Es war der Termin, auf den er sich am meisten gefreut hatte: Bundespräsident Christian Wulff besuchte am Dienstag (29.11.2011) in Bangladesch auch die Dhaka-Universität, die älteste Universität des Landes. Die Gespräche mit den Studenten, ob hier, in Japan, Katar oder Moskau, sind für das Protokoll des Bundespräsidialamtes ein Muss. Denn auf die Diskussion mit der Jugend legt Wulff größten Wert.

"Räumlich weit entfernt, aber nicht mental"

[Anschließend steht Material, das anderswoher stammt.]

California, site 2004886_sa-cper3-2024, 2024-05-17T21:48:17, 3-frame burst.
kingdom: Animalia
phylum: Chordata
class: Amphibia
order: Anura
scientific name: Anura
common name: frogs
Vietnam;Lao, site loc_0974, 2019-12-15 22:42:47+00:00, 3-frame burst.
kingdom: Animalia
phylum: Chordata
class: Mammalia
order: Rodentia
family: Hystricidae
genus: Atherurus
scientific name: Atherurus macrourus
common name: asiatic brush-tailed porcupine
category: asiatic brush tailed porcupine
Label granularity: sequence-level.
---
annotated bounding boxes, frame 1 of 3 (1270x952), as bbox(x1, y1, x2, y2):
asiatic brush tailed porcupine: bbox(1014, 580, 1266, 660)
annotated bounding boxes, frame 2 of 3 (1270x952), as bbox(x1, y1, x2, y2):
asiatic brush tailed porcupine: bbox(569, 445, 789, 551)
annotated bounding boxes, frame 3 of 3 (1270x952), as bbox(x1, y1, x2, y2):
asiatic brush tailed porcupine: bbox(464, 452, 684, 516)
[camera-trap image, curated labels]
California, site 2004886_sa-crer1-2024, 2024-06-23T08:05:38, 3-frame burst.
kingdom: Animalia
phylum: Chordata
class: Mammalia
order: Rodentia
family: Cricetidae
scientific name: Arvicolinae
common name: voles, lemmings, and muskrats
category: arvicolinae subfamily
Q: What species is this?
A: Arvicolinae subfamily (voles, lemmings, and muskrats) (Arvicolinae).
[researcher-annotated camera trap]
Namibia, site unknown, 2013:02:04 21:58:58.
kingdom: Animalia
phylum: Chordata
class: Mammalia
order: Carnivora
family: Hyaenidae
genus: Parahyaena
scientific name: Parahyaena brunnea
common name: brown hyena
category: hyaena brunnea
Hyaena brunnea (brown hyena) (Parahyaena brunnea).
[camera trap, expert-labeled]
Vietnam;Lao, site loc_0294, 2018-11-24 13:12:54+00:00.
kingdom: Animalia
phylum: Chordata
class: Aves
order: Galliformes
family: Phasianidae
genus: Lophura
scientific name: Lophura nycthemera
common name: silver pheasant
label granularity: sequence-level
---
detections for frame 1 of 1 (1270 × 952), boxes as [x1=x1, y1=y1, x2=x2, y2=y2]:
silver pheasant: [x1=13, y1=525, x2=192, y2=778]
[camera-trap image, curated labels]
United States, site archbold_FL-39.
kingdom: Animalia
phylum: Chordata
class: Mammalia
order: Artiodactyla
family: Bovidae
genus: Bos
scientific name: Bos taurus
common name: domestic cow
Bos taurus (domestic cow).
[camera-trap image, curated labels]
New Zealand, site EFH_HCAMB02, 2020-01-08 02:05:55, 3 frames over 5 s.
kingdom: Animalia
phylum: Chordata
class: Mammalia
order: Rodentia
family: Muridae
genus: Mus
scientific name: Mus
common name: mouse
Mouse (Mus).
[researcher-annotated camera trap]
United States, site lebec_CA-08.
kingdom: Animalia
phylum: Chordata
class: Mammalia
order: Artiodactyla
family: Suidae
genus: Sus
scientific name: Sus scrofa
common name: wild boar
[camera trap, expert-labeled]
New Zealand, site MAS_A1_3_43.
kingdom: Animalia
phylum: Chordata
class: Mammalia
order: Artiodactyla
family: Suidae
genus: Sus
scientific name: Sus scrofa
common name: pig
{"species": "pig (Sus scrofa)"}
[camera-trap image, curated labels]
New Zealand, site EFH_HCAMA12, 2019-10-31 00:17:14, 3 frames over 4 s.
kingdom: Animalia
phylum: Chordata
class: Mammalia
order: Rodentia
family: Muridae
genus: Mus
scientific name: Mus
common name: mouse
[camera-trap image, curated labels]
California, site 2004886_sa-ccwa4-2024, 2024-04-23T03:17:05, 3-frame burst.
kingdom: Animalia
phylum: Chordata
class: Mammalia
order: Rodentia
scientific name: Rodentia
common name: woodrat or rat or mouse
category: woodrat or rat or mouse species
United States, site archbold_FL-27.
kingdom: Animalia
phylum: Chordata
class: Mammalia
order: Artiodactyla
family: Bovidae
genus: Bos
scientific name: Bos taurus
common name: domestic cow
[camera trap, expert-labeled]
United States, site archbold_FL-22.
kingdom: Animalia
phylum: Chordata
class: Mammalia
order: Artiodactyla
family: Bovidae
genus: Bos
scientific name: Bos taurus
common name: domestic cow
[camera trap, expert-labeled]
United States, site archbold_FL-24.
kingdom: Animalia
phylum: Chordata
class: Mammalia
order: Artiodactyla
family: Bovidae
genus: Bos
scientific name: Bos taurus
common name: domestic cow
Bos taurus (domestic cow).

Etwa hundert Studenten warteten im Hörsaal auf Wulff. Und der lobt die Weisheit Bangladeschs, sich für eine säkulare Demokratie entschieden zu haben. "Räumlich weit entfernt, aber nicht mental", so sei das Verhältnis zwischen Deutschland und Bangladesch, sagte der Bundespräsident vor den Studenten. Wie geht man entspannt mit verschiedenen Religionen um. Wie schafft man Empathie für Toleranz und Demokratie?

Dass dies auch Deutschland nicht immer gelingt, sprach Wulff nicht nur an der Dhaka-Universität an. So erklärte er den Studenten und anderen Gesprächspartnern, mit welcher Erschütterung er die Ermordung von Mitbürgern durch rechtsextreme Gewalttäter erlebt habe. "Der Staat hat eine Schutzverantwortung für alle seine Bürger. Zur Anerkennung von Minderheiten gehört aber auch, dass sie gegen Gewalt umfassend geschützt und dass Übergriffe verfolgt werden", so Wulff.

Bangladesch als Vorbild für arabische Länder?

Bundespräsident Wulff wird mit einem großen Blumenstrauß begrüßt (Foto: Focus Bangla)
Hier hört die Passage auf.